木箱記者の韓国事件簿 第22回 新人タレントに日本語を教える

 芸能人に日本語を教えていたことがある。転職先でビザが出ず日本への帰国を余儀なくされたがワーキングホリデーのビザで韓国に舞い戻ってきた2001年のこと。ワーホリビザでは日本語講師の仕事はできないのだが、日本語学校で教えていたわけではなく個人的に教えていたものなので大目に見てもらおう。ワーホリで韓国に戻ってきたのはいいが、定収入がなく生活を維持するためには紹介された仕事はできるだけ引き受けなければならなかったのだ。この仕事は友人の紹介で、芸能事務所で日本語を教える人を探しているという話だった。ビザでトラブった会社は芸能事務所だったのでそちらの業界関連の仕事はあまりしたくなかったのだが生活のためには仕方がなかった。ちなみに日本にいたころに日本語教師養成講座を受けた経験があるので、本職には叶わないが素人よりも日本語教授法はわかっているつもりだ。

 事務所の担当者との打ち合わせに出向くと、教える相手は20歳ほどの新人タレントで、将来の日本進出を見据えて日本語を学ばせたいとのことだった。日本で韓流ブームが起きる数年前のことで、翌年にサッカーワールドカップの日韓共催を控えていた時期だ。韓国の芸能界からも日本に進出するケースがちらほら出始めていた。週に1回2時間ほど日本語を教えてほしいとのことで、時給も悪くなかったので引き受けることにした。

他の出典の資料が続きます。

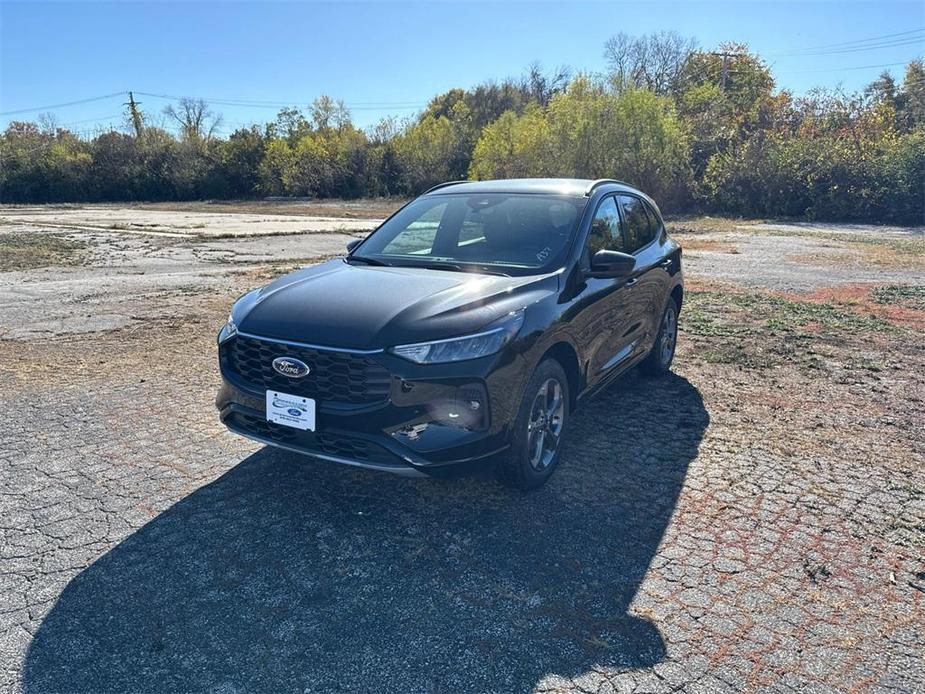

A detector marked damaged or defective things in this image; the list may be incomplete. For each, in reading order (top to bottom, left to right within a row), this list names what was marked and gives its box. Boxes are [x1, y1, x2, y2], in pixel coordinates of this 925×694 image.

cracked asphalt [0, 208, 920, 694]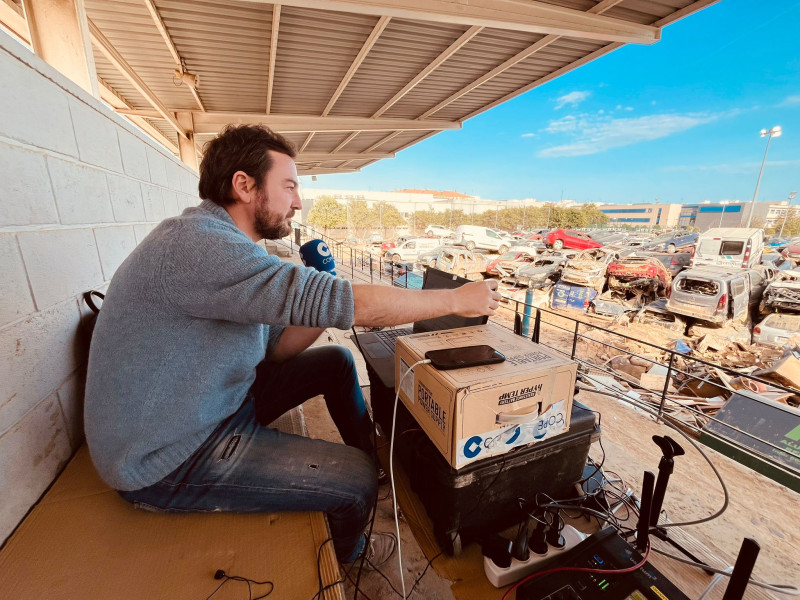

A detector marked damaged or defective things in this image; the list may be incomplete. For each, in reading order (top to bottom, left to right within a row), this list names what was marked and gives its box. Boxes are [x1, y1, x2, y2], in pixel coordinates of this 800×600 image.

damaged car [560, 248, 620, 292]
damaged car [592, 254, 672, 318]
damaged car [760, 268, 800, 312]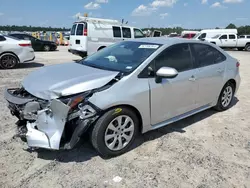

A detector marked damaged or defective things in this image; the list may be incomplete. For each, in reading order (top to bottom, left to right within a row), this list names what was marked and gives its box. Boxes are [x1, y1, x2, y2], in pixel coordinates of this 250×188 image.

crumpled hood [21, 62, 119, 100]
damaged front end [4, 87, 100, 151]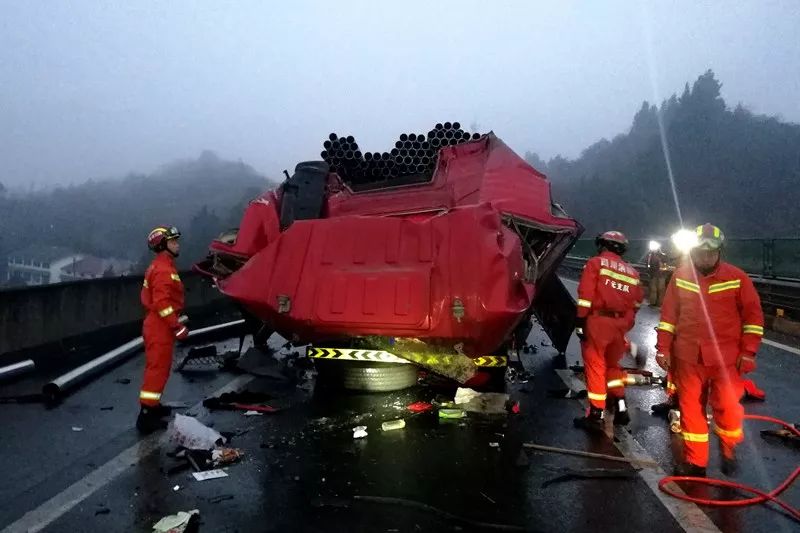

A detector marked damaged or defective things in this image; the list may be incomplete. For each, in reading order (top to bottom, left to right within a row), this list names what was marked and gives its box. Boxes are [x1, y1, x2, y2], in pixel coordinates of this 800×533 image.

overturned red truck [194, 127, 580, 388]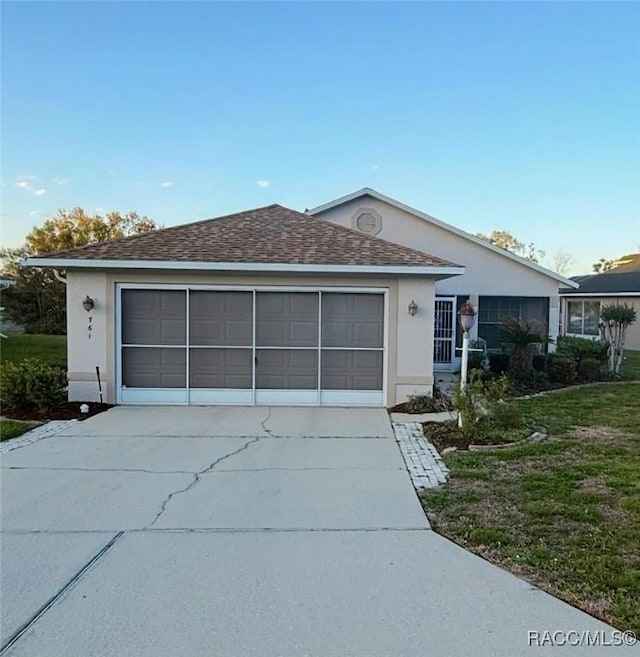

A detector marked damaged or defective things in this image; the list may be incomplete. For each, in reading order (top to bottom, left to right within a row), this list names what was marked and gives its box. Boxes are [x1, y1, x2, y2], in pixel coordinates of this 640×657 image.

crack in driveway [146, 436, 262, 528]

 最初の授業で顔を合わせた生徒のタレントは決してイケメンではなく、日本でデビューしたとしても売れるかどうかはあやしいところだったが、それは事務所の判断なのでなにも言うまい。こちらのミッションは彼に日本語を教えることだけだ。授業は事務所の空き部屋を使っていたが、2回目以降はコーヒーショップなど外で行うことになった。事務所だと偉い人がいるので行儀良くしていたタレント君だが、外に出ると監視の目がないからか、付き合っている彼女とやらを同席させたり、授業開始1時間前にドタキャンするなど、あまり学習態度はまじめではなかった。そもそも日本語も本人が学びたいわけではなく、会社が日本進出を見据えて学ばせていたものなのでやる気も見られなかった。こちらは市販の教科書に手製の教材を使って教えていたが、その熱意はあまり伝わっていないようだった。彼は新人タレントの割に羽振りはいいのか高級車を乗り回しており、授業が終わるとさっさと彼女を乗せていずこかへ去って行った。

 彼に日本語を教えたのはわずか4回だった。ある日担当者から電話があり、新規の仕事が入り忙しくなったので日本語の授業は終わりにすると伝えられた。貴重な収入源を失ったのは痛かったが、あまりやる気のない生徒に教えるのもやり甲斐がなく、ちょっとホッとした。その後しばらくしてテレビの人気シチュエーションコメディに彼がレギュラー出演しているのを見かけた。“教え子”が元気に活躍しているのは悪い気はしない。もっと人気が出てくれれば自慢の種になっただろう。ただ大成しなかったのか、その後彼をテレビで見かけることはなくなった。

 今回当時のことを思い出し、その後に彼がどんな活躍をしたのか調べてみたら意外な事実が判明した。2002年3月に「エクスタシー」と呼ばれる薬物の使用容疑で逮捕されていたのだ。当時の報道によると「芸能人にならず平凡な学生だったら薬物に手を出すことも、ここ(警察)にいることもなかっただろう。芸能人になったことが悔やまれる」と供述していた。この事件で彼のタレント生命は絶たれたのだろう。テレビで見かけなくなった理由も推して知るべしだ。立派な韓流スターに日本語を教えていたなら自慢話にもなるが、こんな不祥事を起していたのでは自慢にはならない。でもこうしてネタになるなら悪くはなかったか。いまごろ彼はどこでなにをしているのだろうか。

初出:The Daily Korea News 2016年12月12日号 note掲載に当たり加筆・修正しました。